- **PROBLEM REQUIREMENTS**: Transcribe the records below exactly, leaving out any pictures.

━━━━━ DATA SECTION

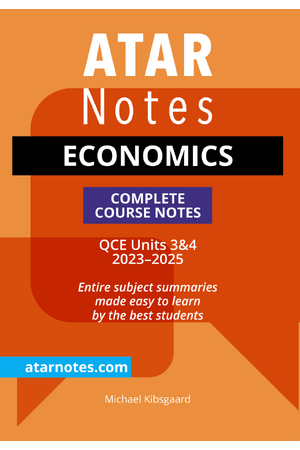 ATAR Notes QCE - Units 3 & 4 Complete Course Notes: Economics (2023-2025)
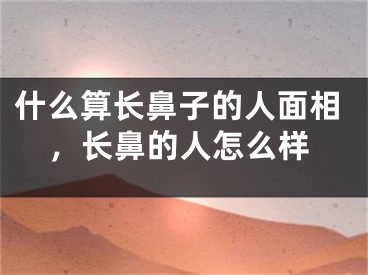 什么算长鼻子的人面相，长鼻的人怎么样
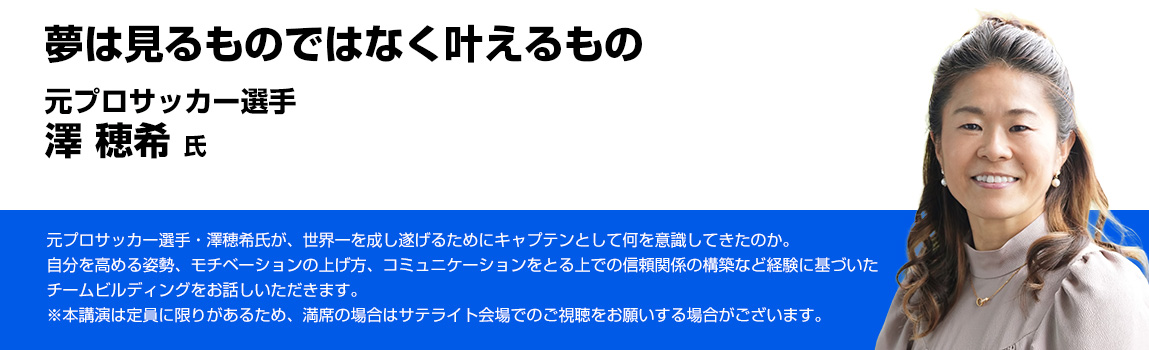 夢は見るものではなく叶えるもの 元プロサッカー選手 澤 穂希 氏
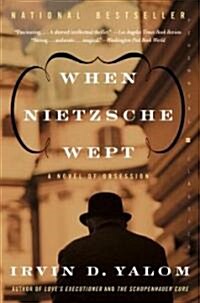 When Nietzsche Wept (Paperback, Reissue)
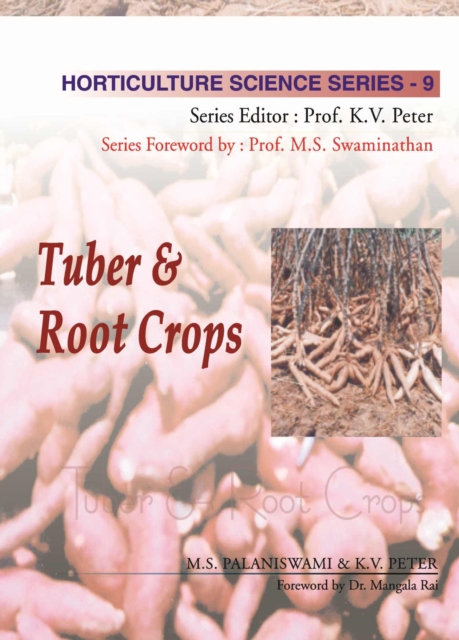 Tuber and Root Crops: Vol.09. Horticulture Science Series, Hardback Book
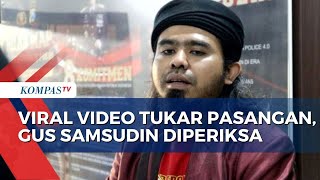 Youtuber Gus Samsudin Dijemput Polisi, karena Unggah Video Tukar Pasangan
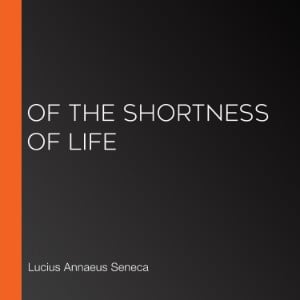 Of the Shortness of Life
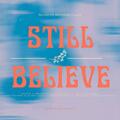 Still Believe by Campus Rush Music  | CD Reviews And Information | NewReleaseToday
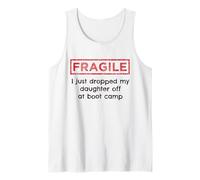 Fragile I Just Dropped My Daughter Off at Boot Camp Military Tank Top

━━━━━━━━━━

- **SOLUTION FOR THIS EXERCISE**:
 ATAR Notes QCE - Units 3 & 4 Complete Course Notes: Economics (2023-2025)
 什么算长鼻子的人面相，长鼻的人怎么样
 夢は見るものではなく叶えるもの 元プロサッカー選手 澤 穂希 氏
 When Nietzsche Wept (Paperback, Reissue)
 Tuber and Root Crops: Vol.09. Horticulture Science Series, Hardback Book
 Youtuber Gus Samsudin Dijemput Polisi, karena Unggah Video Tukar Pasangan
 Of the Shortness of Life
 Still Believe by Campus Rush Music  | CD Reviews And Information | NewReleaseToday
 Fragile I Just Dropped My Daughter Off at Boot Camp Military Tank Top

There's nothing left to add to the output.